An extensible toolkit for Goal Oriented Analysis of Data

Project description

GOAD🐐 is the GOAT - Goal Oriented Analysis of Data

GOAD🐐 - When your data analysis is so fire🔥 it's got rizz✨

GOAD🐐 is a flexible Python package for analyzing, transforming, and visualizing data with an emphasis on statistical distribution fitting and modular visualization components.

📊 Features

Composable & extendable plotting system - Build complex visualizations by combining simple components. You can extend the existing components with your own.
Statistical distribution fitting - Automatically fit and compare distributions to your data. The distribution registry is extendable with additional distributions.
Extendable data transformation pipelines - Chain and reuse data transformations into pipelines. Again, extendable with custom transformation components.

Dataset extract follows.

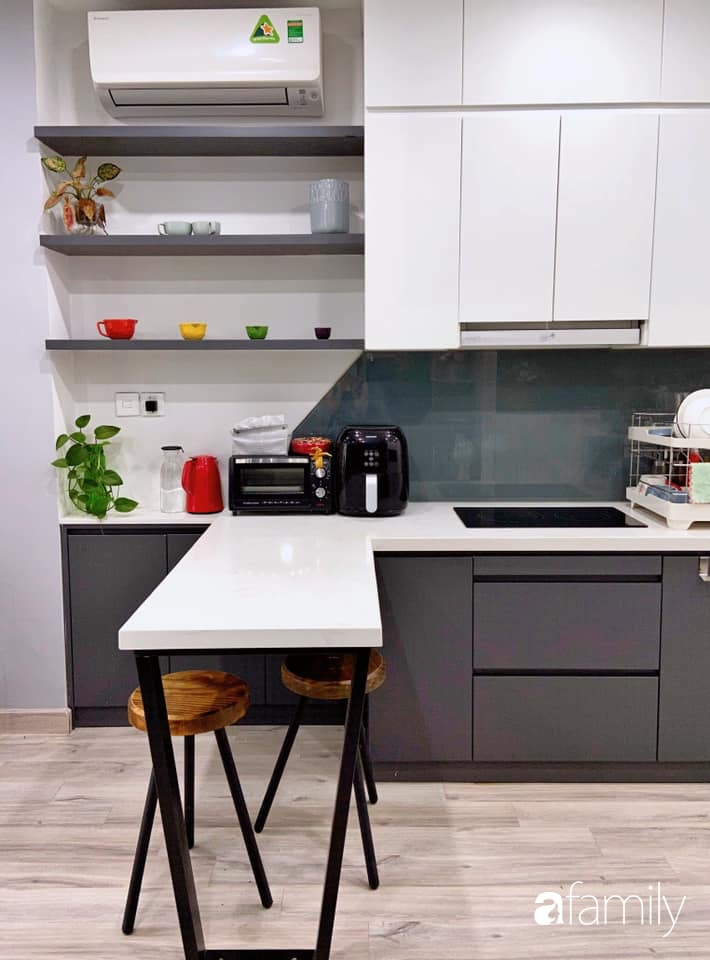 Căn bếp nhỏ tinh tươm nhờ cách sắp đặt đồ đạc, vật dụng khoa học của bà mẹ Hà Nội - Ảnh 2.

Before GOAD🐐 : mid data After GOAD🐐 : data got infinity aura

🚀 Quick Start

Installation

Using uv:

uv install goad

Or, if you prefer your dependencies to be installed 100x slower, with pip:

pip install goad

📋 Demo: Linear Model Analysis

GOAD🐐 includes a comprehensive demo that shows how to use its components together.

Main capabilities

In the demo/linear.py file you can see a showcase of the main capabilities of GOAD🐐:

create a data processing pipeline
components are extendable, so you can easily add your own steps to a pipeline
create visualisations by stacking components. BasePlot will handle boilerplate.
the DistributionFitter will try to fit a few common distributions, and add statistical tests for you
The results work together with the visualizer.PlotFits class to show the results

The main strenght of this module is not that these elements are there (even thought they are very useful). Its superpower is that everything is extendable: so you can use this as a start, and extend it with your own visualisations and analytics.

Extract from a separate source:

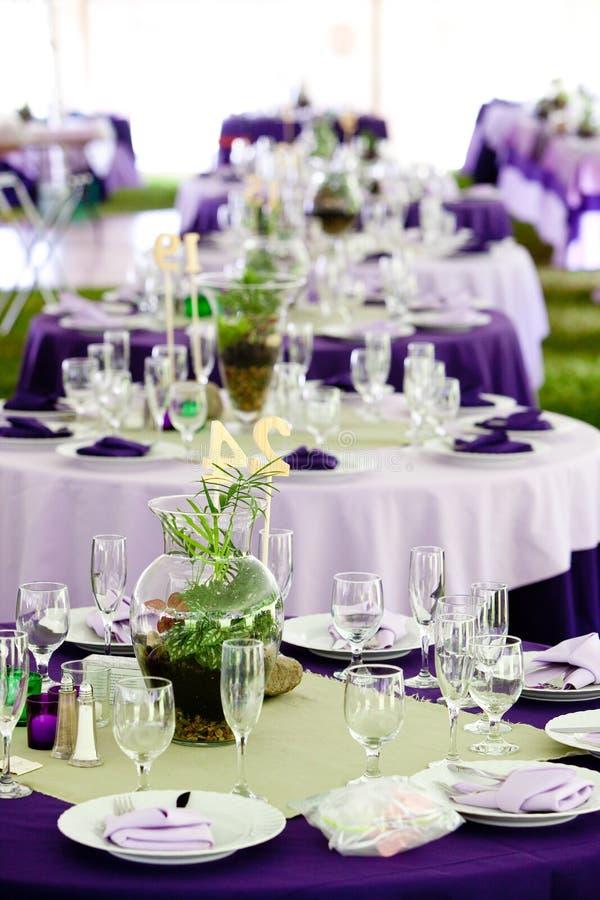 πράσινος πορφυρός επιτραπέζιος γάμος στοκ εικόνα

POV: Your data just got GOADed🐐 and now it's giving main character energy

📚 Core Components

🔄 Extendable Data Transforms

GOAD🐐 provides a pipeline approach to transform your data:

from goad.datatransforms import Pipeline, ShiftValues, ZScaler

# Create a pipeline
pipeline = Pipeline()

# Add transformations
pipeline.add(ShiftValues, name="shift_deaths", column="deaths", period=-14)
pipeline.add(ZScaler, name="scale_tests", column="positivetests", rename=True)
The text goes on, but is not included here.